(Exercise requirements) From the line containing "Given the photograph, of" down to the last line of the material, return those lines verbatim and only those.

(Input for this task)

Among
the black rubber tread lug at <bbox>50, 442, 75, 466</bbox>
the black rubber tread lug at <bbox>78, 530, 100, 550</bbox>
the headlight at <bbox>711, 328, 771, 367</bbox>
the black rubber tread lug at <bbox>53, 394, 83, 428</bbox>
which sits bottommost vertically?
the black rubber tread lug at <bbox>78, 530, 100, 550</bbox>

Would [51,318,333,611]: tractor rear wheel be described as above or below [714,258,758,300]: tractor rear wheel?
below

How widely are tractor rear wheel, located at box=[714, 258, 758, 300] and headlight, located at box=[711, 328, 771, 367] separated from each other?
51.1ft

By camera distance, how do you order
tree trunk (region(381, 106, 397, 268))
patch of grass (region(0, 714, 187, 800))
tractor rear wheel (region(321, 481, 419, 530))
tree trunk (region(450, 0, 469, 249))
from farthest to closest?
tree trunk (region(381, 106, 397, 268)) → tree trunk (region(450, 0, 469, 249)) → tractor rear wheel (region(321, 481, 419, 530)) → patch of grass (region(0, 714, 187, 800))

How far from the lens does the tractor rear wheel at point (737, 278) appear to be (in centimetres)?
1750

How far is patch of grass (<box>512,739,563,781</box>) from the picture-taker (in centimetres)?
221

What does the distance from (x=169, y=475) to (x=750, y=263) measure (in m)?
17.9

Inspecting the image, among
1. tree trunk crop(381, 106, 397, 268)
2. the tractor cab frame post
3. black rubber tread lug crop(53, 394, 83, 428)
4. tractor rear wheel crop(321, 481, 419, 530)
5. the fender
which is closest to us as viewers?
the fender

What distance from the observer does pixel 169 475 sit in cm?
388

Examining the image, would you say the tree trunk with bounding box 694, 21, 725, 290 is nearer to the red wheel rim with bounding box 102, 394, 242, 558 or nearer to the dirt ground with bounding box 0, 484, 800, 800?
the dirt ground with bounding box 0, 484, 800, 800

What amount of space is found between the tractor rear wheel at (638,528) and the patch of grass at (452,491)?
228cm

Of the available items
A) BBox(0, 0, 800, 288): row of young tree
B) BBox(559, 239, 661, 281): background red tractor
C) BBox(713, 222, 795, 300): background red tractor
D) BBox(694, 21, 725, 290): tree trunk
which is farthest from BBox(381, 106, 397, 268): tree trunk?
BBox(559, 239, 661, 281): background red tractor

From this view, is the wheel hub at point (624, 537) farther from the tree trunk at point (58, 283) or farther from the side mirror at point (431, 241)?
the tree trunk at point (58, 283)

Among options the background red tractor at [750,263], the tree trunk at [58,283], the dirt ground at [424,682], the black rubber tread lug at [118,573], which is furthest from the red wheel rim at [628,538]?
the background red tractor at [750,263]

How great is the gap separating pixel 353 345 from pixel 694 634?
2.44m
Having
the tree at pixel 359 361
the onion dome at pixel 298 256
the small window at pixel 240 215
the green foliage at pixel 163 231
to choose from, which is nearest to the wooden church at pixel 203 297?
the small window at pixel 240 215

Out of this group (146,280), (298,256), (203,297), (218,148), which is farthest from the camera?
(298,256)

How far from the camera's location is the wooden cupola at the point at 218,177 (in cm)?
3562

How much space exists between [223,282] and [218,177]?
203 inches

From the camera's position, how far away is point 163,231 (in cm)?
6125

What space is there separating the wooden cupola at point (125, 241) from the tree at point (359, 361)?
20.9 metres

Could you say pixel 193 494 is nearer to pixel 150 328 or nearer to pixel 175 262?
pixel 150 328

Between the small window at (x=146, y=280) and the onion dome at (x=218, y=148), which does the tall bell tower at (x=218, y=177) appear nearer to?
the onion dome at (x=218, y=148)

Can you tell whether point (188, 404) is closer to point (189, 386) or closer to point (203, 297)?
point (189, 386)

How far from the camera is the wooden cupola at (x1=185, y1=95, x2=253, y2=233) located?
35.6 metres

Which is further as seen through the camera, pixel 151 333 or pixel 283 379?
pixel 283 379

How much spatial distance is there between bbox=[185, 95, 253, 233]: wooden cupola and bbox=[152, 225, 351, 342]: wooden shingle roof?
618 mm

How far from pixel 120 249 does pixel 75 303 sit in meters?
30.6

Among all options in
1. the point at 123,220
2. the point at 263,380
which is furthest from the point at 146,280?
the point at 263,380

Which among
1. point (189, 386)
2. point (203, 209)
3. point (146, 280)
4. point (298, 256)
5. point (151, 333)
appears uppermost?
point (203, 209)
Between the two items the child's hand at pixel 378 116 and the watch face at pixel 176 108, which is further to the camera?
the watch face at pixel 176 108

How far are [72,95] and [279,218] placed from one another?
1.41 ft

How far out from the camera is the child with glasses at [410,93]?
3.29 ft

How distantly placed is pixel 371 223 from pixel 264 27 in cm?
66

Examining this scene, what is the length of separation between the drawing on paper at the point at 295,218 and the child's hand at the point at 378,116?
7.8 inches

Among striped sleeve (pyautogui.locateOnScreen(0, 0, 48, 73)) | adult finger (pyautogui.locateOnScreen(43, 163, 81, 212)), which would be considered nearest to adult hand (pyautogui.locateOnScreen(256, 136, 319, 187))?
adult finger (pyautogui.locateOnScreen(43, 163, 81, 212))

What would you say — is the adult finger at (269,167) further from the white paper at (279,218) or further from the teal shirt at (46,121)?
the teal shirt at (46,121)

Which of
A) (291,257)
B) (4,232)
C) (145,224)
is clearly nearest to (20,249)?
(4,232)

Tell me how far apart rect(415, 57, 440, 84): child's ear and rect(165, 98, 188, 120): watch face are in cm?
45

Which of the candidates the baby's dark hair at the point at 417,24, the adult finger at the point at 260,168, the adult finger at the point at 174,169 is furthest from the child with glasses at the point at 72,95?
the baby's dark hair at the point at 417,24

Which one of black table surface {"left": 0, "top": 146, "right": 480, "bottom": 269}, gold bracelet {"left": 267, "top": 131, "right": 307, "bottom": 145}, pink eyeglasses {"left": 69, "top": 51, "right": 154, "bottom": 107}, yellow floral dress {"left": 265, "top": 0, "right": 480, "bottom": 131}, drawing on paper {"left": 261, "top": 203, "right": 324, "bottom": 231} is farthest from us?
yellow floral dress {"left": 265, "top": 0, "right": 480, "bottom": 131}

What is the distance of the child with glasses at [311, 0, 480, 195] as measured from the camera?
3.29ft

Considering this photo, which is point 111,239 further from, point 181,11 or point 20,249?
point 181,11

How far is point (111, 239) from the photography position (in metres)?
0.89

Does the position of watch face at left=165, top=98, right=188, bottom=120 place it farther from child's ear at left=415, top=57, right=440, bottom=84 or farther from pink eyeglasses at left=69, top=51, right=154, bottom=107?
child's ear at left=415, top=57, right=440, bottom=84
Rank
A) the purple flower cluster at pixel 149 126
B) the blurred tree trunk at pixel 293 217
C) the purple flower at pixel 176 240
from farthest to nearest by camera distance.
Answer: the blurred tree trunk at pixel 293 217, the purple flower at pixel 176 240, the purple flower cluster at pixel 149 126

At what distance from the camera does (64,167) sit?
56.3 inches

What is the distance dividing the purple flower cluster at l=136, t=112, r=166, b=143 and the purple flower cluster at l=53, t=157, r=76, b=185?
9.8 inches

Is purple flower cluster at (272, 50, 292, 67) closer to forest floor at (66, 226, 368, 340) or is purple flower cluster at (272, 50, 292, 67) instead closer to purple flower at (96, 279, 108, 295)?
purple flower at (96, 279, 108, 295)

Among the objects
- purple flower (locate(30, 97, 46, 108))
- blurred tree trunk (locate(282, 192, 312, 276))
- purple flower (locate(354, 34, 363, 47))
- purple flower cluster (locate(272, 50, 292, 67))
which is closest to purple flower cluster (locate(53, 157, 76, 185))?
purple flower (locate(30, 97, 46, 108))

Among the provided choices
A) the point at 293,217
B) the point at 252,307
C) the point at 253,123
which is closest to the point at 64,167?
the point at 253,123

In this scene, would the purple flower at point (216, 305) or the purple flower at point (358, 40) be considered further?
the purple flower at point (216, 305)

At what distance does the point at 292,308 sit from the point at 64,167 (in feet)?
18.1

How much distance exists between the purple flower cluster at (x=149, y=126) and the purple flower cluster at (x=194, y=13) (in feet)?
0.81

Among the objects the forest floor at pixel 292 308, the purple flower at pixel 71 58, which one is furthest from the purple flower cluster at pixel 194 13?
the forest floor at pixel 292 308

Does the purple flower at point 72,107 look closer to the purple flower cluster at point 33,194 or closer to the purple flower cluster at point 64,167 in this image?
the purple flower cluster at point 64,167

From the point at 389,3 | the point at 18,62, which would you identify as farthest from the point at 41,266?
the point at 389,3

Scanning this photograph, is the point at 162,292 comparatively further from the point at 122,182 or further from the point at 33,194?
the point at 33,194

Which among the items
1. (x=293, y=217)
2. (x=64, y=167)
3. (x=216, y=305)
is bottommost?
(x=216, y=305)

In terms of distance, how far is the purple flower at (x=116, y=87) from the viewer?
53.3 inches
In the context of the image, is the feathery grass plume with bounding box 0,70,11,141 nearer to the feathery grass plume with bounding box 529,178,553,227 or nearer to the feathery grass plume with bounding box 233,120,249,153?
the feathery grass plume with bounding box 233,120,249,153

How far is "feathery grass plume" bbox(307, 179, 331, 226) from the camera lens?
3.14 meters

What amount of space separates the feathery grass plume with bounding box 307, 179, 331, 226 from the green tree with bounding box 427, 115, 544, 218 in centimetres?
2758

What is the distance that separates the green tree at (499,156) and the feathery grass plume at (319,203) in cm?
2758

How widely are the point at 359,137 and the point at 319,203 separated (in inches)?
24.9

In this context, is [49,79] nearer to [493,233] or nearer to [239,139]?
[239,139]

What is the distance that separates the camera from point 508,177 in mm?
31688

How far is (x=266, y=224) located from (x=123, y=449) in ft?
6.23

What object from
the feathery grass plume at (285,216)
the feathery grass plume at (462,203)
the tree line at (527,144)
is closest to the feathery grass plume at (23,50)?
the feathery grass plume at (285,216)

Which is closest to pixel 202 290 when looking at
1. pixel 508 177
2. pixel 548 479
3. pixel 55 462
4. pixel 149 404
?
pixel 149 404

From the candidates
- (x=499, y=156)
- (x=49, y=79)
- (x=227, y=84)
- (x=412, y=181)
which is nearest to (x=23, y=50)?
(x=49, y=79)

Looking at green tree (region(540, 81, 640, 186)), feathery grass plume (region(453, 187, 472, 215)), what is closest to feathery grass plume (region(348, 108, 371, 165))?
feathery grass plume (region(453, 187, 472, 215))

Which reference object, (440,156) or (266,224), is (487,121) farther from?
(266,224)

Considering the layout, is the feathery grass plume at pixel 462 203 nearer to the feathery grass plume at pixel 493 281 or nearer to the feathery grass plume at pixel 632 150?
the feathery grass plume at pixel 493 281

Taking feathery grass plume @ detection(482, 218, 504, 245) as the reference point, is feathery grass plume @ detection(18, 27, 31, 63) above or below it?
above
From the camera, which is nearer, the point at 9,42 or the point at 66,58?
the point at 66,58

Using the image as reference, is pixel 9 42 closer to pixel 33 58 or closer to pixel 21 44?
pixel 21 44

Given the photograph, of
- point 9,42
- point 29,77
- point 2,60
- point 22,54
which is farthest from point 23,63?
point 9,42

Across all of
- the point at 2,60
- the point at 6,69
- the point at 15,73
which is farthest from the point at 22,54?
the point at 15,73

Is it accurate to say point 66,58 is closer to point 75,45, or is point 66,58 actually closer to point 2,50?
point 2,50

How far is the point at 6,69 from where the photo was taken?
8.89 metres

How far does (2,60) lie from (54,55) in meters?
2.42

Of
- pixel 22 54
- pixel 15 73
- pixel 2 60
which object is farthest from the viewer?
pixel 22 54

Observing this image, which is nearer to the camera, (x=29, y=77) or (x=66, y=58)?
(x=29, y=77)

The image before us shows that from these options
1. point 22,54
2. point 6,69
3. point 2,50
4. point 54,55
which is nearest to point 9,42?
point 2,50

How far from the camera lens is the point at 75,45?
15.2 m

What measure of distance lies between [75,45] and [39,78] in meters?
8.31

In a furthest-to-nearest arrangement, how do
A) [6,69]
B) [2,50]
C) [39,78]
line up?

(Worked answer)
Given the photograph, of
- point 9,42
- point 29,77
- point 2,60
- point 22,54
which is farthest from point 23,63?
point 9,42

Across all of
- the point at 2,60
- the point at 6,69
- the point at 15,73
which is farthest from the point at 22,54?
the point at 15,73

Is it accurate to say point 66,58 is closer to point 75,45, or is point 66,58 actually closer to point 2,50?
point 2,50

How far is the point at 6,69 from where the photo was taken?
8.89 metres

How far does (2,60) lie from (54,55) in meters?
2.42

Of
- pixel 22 54
- pixel 15 73
- pixel 2 60
which object is farthest from the viewer?
pixel 22 54

Observing this image, which is nearer to the camera, (x=29, y=77) or (x=66, y=58)?
(x=29, y=77)

The image before us shows that from these options
1. point 22,54
2. point 6,69
3. point 2,50
4. point 54,55
which is nearest to point 9,42?
point 2,50

How far from the camera lens is the point at 75,45?
15.2 m

What measure of distance lies between [75,45] and [39,78] in meters?
8.31

In a furthest-to-nearest arrangement, how do
A) [6,69]
B) [2,50]
C) [39,78]
line up?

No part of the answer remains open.